Que peut-on comprendre par enseignants volontaires ?

Par enseignant volontaire, il faut entendre ou comprendre que c’est un enseignant à part entière qui n’émarge pas sur le budget de l’Etat. C’est celui-là qui s’est donné volontiers pour apporter sa pierre à l’édification de la nation en assurant l’instruction et l’éducation des apprenants.

Dans quelles conditions les enseignants volontaires nationaux ont-ils été recrutés par le gouvernement ?
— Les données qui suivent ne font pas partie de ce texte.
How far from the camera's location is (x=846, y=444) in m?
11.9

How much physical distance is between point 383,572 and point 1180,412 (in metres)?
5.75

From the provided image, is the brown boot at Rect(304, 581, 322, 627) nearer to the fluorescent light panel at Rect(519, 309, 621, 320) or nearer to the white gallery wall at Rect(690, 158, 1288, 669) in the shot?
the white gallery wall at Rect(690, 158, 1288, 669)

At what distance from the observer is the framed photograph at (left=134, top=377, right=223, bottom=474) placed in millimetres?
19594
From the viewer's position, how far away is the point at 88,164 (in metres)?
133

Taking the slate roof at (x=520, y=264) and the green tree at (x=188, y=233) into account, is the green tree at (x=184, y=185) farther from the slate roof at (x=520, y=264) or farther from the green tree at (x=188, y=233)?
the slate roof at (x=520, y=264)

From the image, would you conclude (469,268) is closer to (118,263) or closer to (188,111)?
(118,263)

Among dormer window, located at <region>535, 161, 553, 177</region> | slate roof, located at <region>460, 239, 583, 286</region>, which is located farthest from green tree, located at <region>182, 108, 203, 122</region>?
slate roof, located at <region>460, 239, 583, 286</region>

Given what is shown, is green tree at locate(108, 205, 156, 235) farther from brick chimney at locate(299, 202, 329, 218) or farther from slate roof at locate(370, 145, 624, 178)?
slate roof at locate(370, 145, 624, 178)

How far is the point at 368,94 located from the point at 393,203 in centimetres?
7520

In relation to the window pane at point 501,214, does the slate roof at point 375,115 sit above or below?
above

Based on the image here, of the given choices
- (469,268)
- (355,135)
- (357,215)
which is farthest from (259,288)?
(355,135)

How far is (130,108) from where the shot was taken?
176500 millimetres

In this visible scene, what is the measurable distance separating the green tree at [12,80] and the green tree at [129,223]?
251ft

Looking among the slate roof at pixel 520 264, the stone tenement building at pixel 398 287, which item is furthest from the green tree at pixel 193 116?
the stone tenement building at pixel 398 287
C’est dans des conditions obscures au départ car nous, enseignants volontaires du secondaire réclamions notre intégration soit par un décret soit par un concours interne d’intégration comme ce fut le cas des enseignants volontaires du primaire en 2010. Le 20 juin 2014, le ministre des Enseignements Primaire, Secondaire et de la Formation Professionnelle d’alors, Florent Maganawe a envoyé un courrier aux directeurs régionaux de l’éducation demandant de faire parvenir au Directeur des Ressources Humaines dudit ministère les dossiers de tous les enseignants volontaires relevant de leurs régions respectives. « Je vous demande de faire parvenir à la Direction des Ressources Humaines au plus tard le lundi 30 juin 2014, les dossiers des enseignants volontaires âgés de 18 ans au moins et de 45 ans au plus et titulaires de la Licence ou de la Maîtrise en service dans les collèges et lycées de vos régions d’éducation respectives. ». De là, nos dossiers étaient transférés au programme de Volontariat National (PROVONAT), aujourd’hui Agence Nationale des Volontaires du Togo (ANVT) après étude de dossier, ce programme fait savoir que sur les 1250 enseignants volontaires, 750 répondaient à la fonction enseignante. C’est ainsi que le programme a pris 500 enseignants volontaires qui devaient devenir volontaires nationaux de l’éducation. En constituant les dossiers, nous n’avions pas pensé à cela. Ce qui fait qu’on était surpris puisque rien ne présageait notre reversement dans le programme Provonat.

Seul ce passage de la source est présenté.